Industrial production increased 2.0% for the year through last month, the slowest annual rise in nearly two years. Today’s update marks the fourth consecutive month of a lesser rate of growth. What’s more, the descent has been sharp. Output was growing at an annual pace of 4.9% as recently as November; as of today’s release, growth has slowed by more than half to a mild 2.0%.
The manufacturing component of industrial activity is decelerating as well, in part because of the strong US dollar, which is hobbling exports. The bear market in energy prices is also a factor by way of slowing operations at oil companies. In addition, “the output of utilities fell 5.9% to largely reverse a similarly sized increase in February, which was related to unseasonably cold temperatures,” the Fed noted.

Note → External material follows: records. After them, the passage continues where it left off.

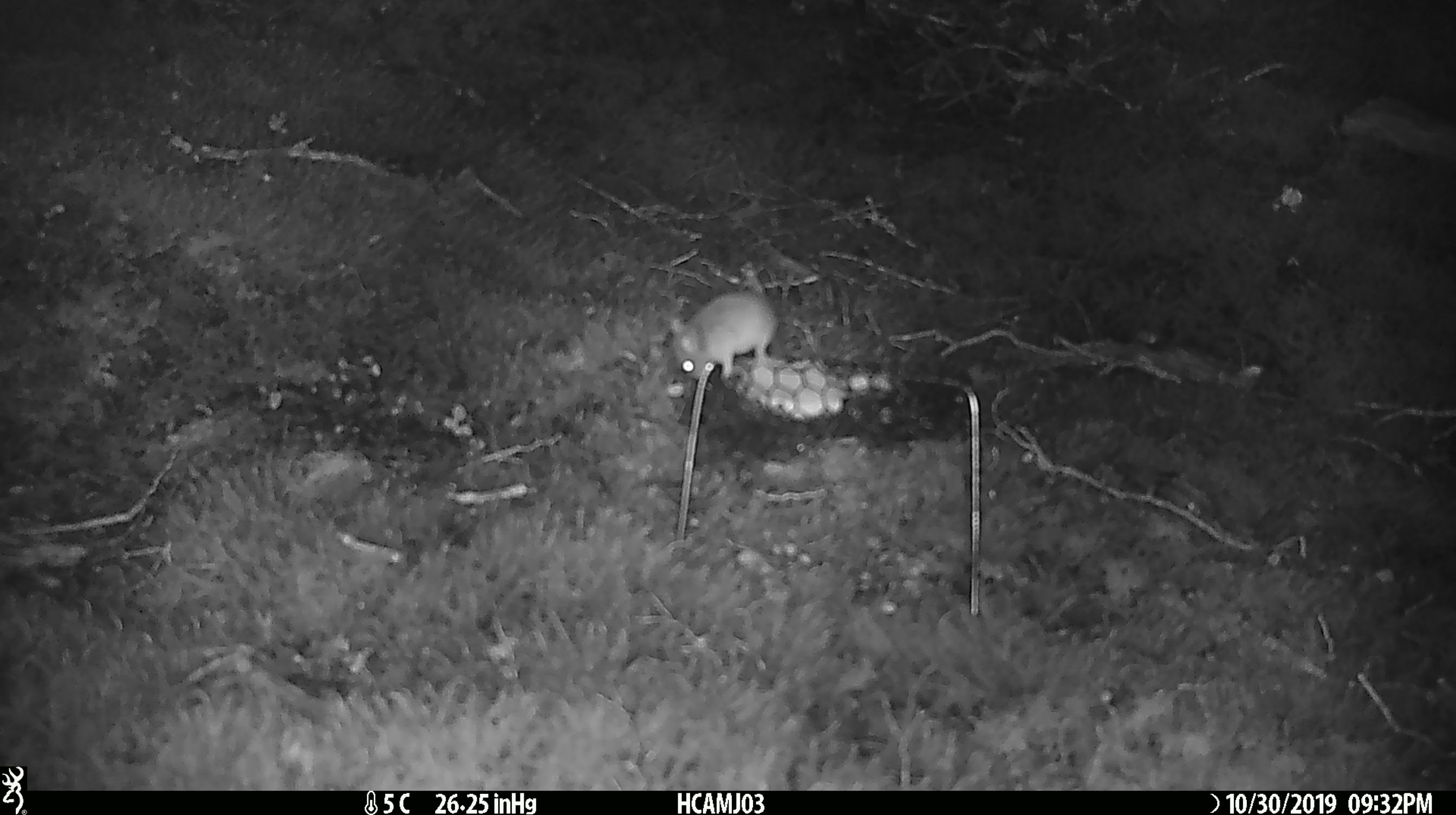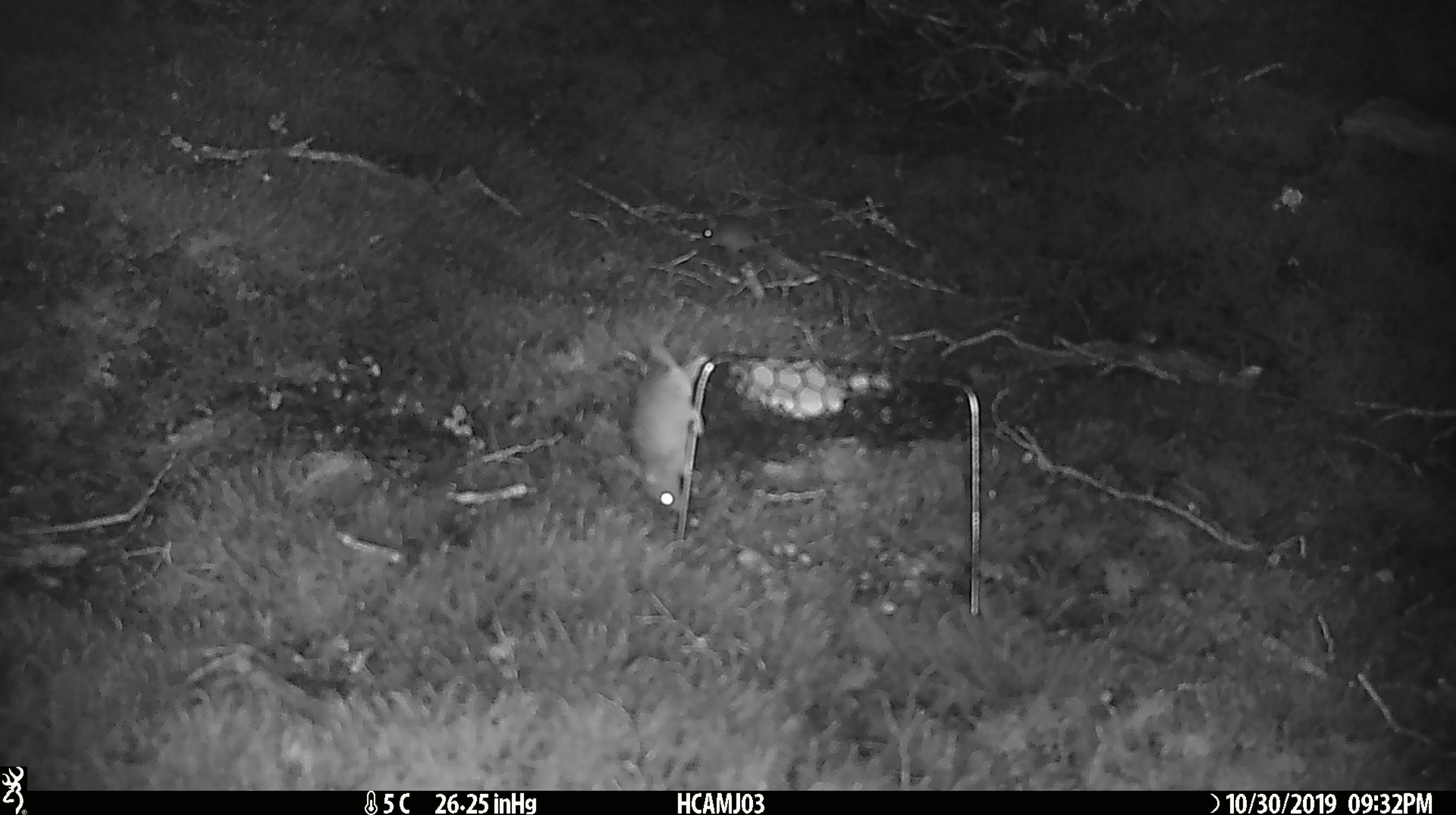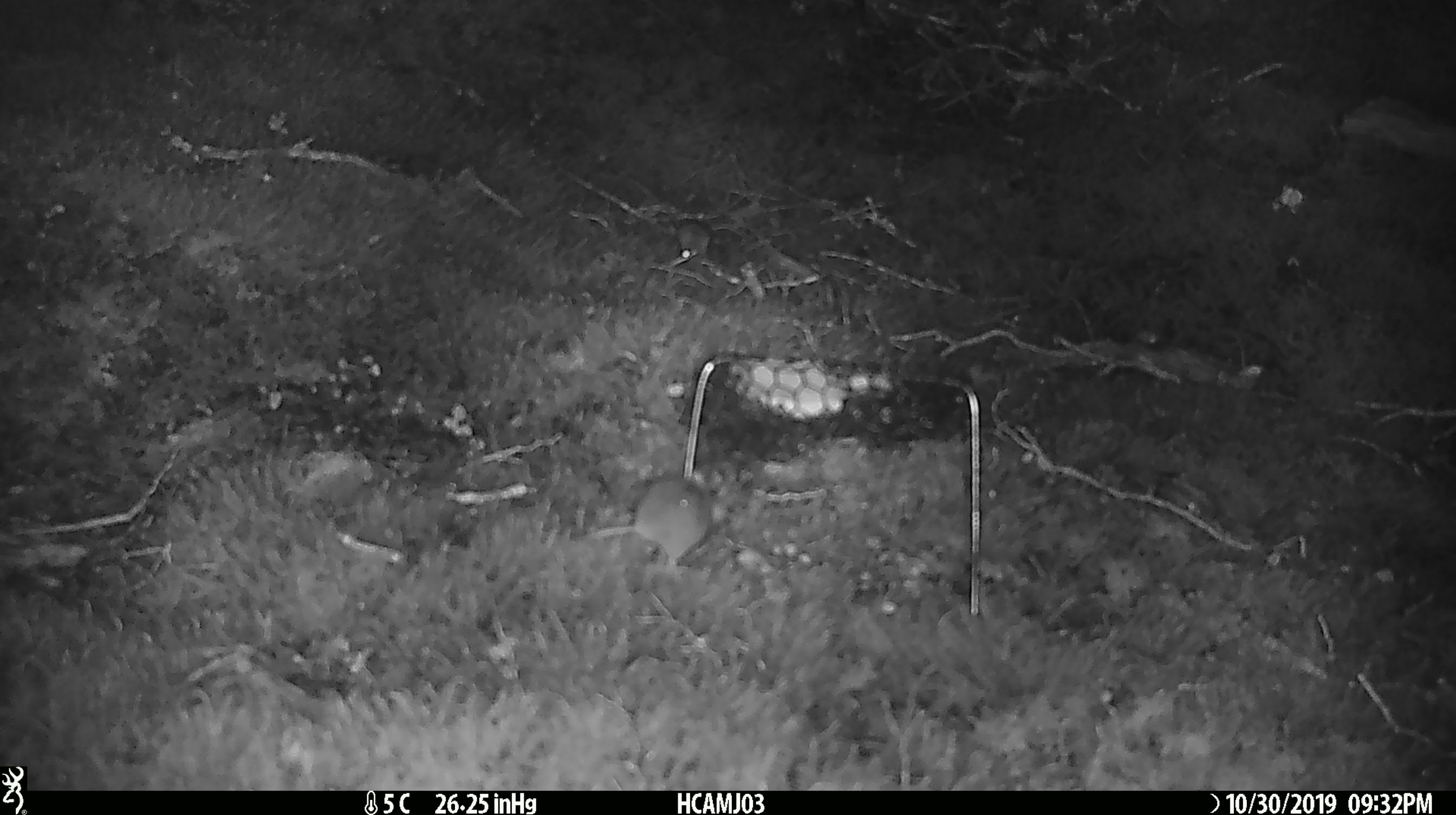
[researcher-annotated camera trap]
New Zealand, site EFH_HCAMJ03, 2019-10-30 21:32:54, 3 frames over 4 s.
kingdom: Animalia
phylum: Chordata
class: Mammalia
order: Rodentia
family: Muridae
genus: Mus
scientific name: Mus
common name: mouse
Mouse (Mus).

One bright spot is the rise in production for the cyclically sensitive corner of durable consumer goods, including a 3.0% increase for auto products last month. Nonetheless, the general trend for industrial activity continues to weaken. It’s unclear if it’s a temporary setback or an early warning for the business cycle. This much is clear: the margin of comfort is running thin and so next month’s update will be critical for deciding if the US economy’s recent weakness is a prelude for a higher degree of trouble down the road.
“Bottom line, this data point just further confirms the soft Q1 for the U.S. economy,” Peter Boockvar, managing director at the Lindsey Group, tells RTT News. “We’ll see what kind of rebound we’ll see in Q2, which should happen with the degree being the only question.”
Meantime, the Altanta Fed’s current GDPNow estimate of virtually flat GDP growth for the first three months of this year just got another boost in today’s disappointing update on industrial production.